To czego brakuje nam jako grupie to taki kodeks dobrego zachowania i współżycia społecznego:
- myśl o każdym obiekcie na drodze, tak jakby chciał Cię zabić - pomoże uniknąć wielu stresów i waśni, ze o niebezpiecznych sytuacjach nie wspomnę,
- przestrzegaj ciszy nocnej i tego, że jeździsz po drogach osiedlowych/wśród osiedli,
- zamiast walić w puszki, malować je lub drapać stań obok, postukaj się w czoło kasku i puść gościa przodem, chyba że wyrywny to sp.... ile się da,
- w korku, jak w korku - na chama się nie przeciskaj, bo chamem nie jesteś....

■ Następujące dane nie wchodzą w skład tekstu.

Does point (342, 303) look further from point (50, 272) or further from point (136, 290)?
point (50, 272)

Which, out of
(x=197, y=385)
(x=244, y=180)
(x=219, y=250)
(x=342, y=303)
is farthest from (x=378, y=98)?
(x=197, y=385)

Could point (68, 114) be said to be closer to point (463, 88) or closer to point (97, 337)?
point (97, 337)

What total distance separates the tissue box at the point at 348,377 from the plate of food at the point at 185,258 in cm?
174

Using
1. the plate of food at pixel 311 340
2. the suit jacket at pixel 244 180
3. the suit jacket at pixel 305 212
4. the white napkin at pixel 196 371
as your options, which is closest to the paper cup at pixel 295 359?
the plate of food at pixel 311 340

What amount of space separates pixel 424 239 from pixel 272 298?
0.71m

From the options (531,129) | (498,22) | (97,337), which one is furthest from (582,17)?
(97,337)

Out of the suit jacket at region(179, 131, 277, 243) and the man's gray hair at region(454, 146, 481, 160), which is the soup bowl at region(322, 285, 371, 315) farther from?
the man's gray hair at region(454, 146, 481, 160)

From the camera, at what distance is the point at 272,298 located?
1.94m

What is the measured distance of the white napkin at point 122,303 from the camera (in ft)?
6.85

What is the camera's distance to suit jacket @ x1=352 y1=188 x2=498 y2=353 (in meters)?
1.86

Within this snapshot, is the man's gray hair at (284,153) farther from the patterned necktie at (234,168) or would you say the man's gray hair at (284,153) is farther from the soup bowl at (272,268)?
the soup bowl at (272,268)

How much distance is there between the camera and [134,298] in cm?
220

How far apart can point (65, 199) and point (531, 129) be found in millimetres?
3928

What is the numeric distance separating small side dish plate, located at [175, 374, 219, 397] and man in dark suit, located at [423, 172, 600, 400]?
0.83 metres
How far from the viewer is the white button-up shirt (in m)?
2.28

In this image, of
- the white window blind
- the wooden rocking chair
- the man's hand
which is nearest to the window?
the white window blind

Itp, itd, ale z przestrzeganiem to będzie tak jak z posiadaniem broni: część posiadaczy będzie uważać, a część wykorzysta do napadów i zabijania....

EDIT:
Again: pierwszy.... na drugiej stronie.... damn...Jędrzej K. edytował(a) ten post dnia 01.09.09 o godzinie 16:31

konto usunięte

Temat: Moje żale...

Jakub J.:
Fakt, teraz i ja padłem ofiarą swojego uogólnienia i mam nadzieję, że nikt więcej nie poczuje się zaszufladkowany.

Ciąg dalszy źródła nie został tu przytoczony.